Saturday, June 7, 2014

Soccer for Papa

Today was all planned out and organized ahead of time. Needless to say, all such plans went directly down the aqueduct after I slept till 10am.

We had planned to start out at Colosseo, which I can only spell in Italian.  When we stumbled across the street, however, the lines were utterly insane. "This is awful, and it's so hot," I said, "Let's try the Vatican." This will go down in history as one of the dumber things I've ever said. "It's crowded and hot, let's try something likely to be far worse."

Apparently the square was hosting a special event, with a Mass of course, for the sports organization here. Every single soccer player, along with all the soccer moms, was present and many were wearing a shirt of some kind that proclaimed their team's adoration of "Papa" (pope) or "Francesco" (Francis). A martial arts school was arranged around a big mat in the center of a closed-off street, and my kids had to watch. I felt so sorry for those kids. It was in the 90s, with broiling sun, and they had to pour water all over their mat to keep them from burning their feet.  For my karate friends: They were doing what looked like a karate form, but they had some different stances and moves, including one where the backs of your hands touch each other in a sort of inside-out-prayer pose (how is that an advantage in a fight?).  They also did a thing where they threw punches forward while stepping backward, which I thought was kind of odd.

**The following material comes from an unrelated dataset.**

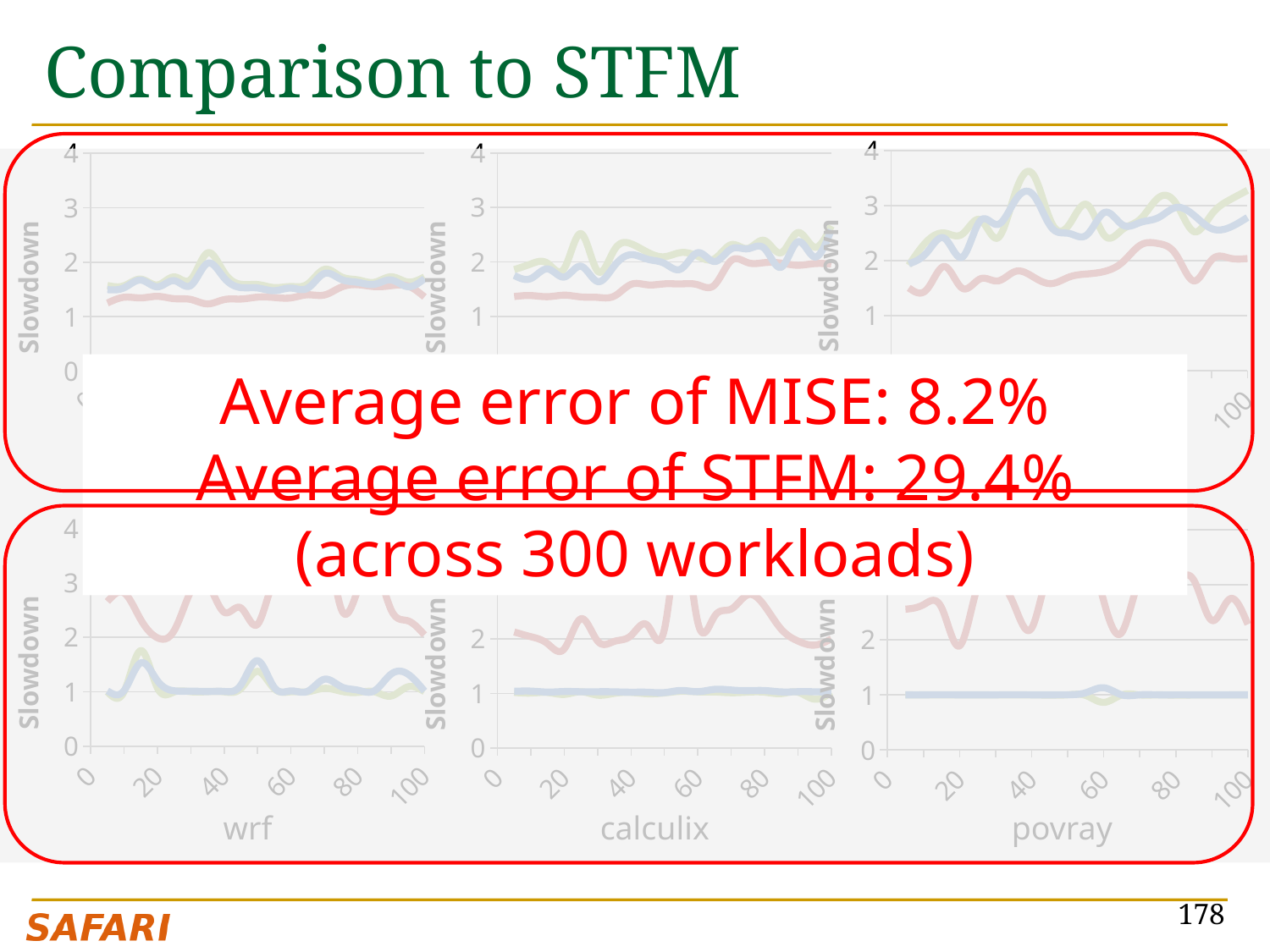
In the top-right chart, is the green line's value at x = 40 greater or less than 3? greater In the bottom-middle (calculix) chart, is the blue line's value at x = 60 greater or less than 2? less What is the largest x-axis tick value shown on the bottom-right (povray) chart? 100 What is the y-axis label on the chart panels? Slowdown How many lines are plotted in each chart panel? 3 What kind of chart is used in the bottom-left panel labelled wrf? line chart In the bottom-right (povray) chart, is the blue line's value at x = 40 greater or less than 2? less How many chart panels are shown on the slide? 6 What is the x-axis label of the bottom-middle chart panel? calculix What is the x-axis label of the bottom-right chart panel? povray What is the highest tick value shown on the y-axis of the bottom-left (wrf) chart? 4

Well, the Vatican was closed off for the Papal Punchers and Sistine Soccer Moms, so...how about the Castel Sant'Angelo? It is pretty much next door to the Vatican, which means you only have to walk half a mile to get there. Totally worth the whole clusterf%#k of a morning! What an awesome place. It was built as a tomb for Emperor Hadrian, so I have instructed my family to start planning my kick-ass tomb now. It has to beat the Castel, and that will be tough.

Here's one for my public health geeks. On top of the Castel Sant'Angelo is a statue of an angel sheathing a sword. This was built because someone saw a vision of an angel putting away his flaming sword (no flaming sword jokes, please, I've thought of them all) -- and they took the vision as a signal that the plague was ending. That's right...a hallucinated angel putting away his blazing weapon meant an end to plague. No one even asked this guy what funny mushrooms he had eaten...nooooo, they went out and made a giant statue instead. This was clearly an ancestor of all those anti-vaccine, anti-medicine freaks.